We think of Paul as an apostle and a missionary, but it’s easy to forget that both roles required him to be a master teacher. If Thomas à Kempis and John Calvin are right that education is inextricably bound up in Christian discipleship, then Paul’s prayers are as relevant for schools as they are for churches. This is a portion of Paul’s prayer for the Christians at Ephesus:
For this reason I bow my knees before the Father, from whom every family in heaven and on earth is named, that according to the riches of his glory he may grant you to be strengthened with power through his Spirit in your inner being, so that Christ may dwell in your hearts through faith—that you, being rooted and grounded in love, may have strength to comprehend with all the saints what is the breadth and length and height and depth, and to know the love of Christ that surpasses knowledge, that you may be filled with all the fullness of God. (Ephesians 3:14-19)
Paul prays for many things here, but closest to his heart is that the Ephesian Christians would draw close to Christ and experience his love. He inserts a seemingly paradoxical request toward the end: “to know the love of Christ that surpasses knowledge.” He is simultaneously praying for knowledge while asking for something that transcends knowledge. What does this mean? On one hand, Paul had elsewhere taught that love is greater than knowledge (1 Corinthians 13:2,8). On the other hand, he insisted that we need knowledge in order to love rightly: “And it is my prayer that your love may abound more and more, with knowledge and all discernment so that you may approve what is excellent, and so be pure and blameless for the day of Christ” (Philippians 1:9-10). Whatever Paul is calling for, it is certainly a vision of holiness that grasps the relationship between knowledge and love. Right knowledge enables one to love well, and a life of love gives purpose to knowledge, without which it would be meaningless.
“Our desires are not too strong, but too weak.”
In The Weight of Glory, C. S. Lewis made this observation about human nature:
Our desires are not too strong, but too weak. We are half-hearted creatures, fooling about with drink and sex and ambition when infinite joy is offered us, like an ignorant child who wants to go on making mud pies in a slum because he cannot imagine what is meant by the offer of a holiday at the sea. We are far too easily pleased.

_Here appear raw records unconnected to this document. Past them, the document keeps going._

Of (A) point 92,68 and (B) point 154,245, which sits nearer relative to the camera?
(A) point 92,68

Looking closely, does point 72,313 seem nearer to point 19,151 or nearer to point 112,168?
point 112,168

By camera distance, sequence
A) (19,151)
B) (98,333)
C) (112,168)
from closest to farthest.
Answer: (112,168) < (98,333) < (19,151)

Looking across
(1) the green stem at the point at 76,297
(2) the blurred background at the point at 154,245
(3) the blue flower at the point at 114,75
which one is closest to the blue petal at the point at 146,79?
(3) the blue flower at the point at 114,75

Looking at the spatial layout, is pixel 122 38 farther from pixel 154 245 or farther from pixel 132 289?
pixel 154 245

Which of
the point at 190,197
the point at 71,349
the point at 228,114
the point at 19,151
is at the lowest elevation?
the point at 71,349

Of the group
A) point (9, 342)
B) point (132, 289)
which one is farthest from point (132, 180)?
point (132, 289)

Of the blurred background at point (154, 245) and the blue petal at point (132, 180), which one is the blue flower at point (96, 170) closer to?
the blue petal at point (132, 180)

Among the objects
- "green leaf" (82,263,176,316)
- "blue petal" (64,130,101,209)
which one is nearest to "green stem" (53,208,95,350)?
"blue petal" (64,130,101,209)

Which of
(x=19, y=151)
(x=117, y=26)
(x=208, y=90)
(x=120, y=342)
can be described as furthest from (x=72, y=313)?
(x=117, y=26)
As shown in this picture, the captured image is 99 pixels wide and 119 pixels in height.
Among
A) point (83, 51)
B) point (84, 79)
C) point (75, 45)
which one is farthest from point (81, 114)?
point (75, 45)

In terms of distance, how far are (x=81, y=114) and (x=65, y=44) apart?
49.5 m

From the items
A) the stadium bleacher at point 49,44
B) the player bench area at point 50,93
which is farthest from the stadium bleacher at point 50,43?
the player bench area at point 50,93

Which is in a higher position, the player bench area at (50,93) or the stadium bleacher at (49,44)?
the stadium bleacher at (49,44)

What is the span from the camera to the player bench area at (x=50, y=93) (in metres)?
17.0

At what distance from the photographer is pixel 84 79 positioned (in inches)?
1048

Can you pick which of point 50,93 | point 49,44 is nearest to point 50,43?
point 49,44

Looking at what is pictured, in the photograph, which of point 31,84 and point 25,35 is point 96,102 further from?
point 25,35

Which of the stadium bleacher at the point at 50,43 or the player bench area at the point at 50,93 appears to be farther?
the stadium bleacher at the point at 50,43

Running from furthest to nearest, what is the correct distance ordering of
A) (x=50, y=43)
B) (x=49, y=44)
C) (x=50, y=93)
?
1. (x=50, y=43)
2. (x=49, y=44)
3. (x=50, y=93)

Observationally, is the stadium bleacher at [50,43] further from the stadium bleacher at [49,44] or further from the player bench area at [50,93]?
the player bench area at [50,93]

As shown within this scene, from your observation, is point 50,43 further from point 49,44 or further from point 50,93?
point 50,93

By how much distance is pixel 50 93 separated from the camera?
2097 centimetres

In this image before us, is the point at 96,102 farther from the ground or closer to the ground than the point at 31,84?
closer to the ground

Likewise, as we reflect upon our ambitions for our children’s education, it is more likely that we are shooting too low, not too high. High grades, dean’s list ribbons, and impressive transcripts are good and praiseworthy. We should encourage these and celebrate when they are earned. But we serve a God we are more likely to underestimate than to overestimate. He is a God who “is able to do far more abundantly than all that we ask or think, according to the power at work within us” (Ephesians 3:20).
Therefore, let me encourage you to pray without ceasing: to pray with Thomas à Kempis that our children would “know what is worth knowing” and “love what is worth loving.” Let us prompt our children and students to begin every day asking, with John Calvin, that “In whatever kind of study I engage,” God would “enable me to remember to keep its proper end in view, namely, to know you in Christ Jesus your Son.” And may we never stop praying, as did Paul, that our children would not only grow in knowledge but also grasp what it is that “surpasses knowledge,” that is, “to know the love of Christ.”
As I think about my own four children, as well as the juniors and seniors I teach, I would surely be gratified to see them achieve and impress according to the outward, measurable standards that the world has set when it defines what it means to be educated. But even more so, I boldly pray that God would transform them on the inside: shaping their minds and hearts in his image, deepening their studies with a love for what is good, true, and beautiful, and accomplishing an extraordinary work in their lives which will not merely gain them admission to college, but will last for eternity.
“The greatest part of education is instilling in the young the desire to be good: a desire that sharpens and shapes their understanding, that motivates and sustains their curiosity, and that imbues their studies with transcendent value.”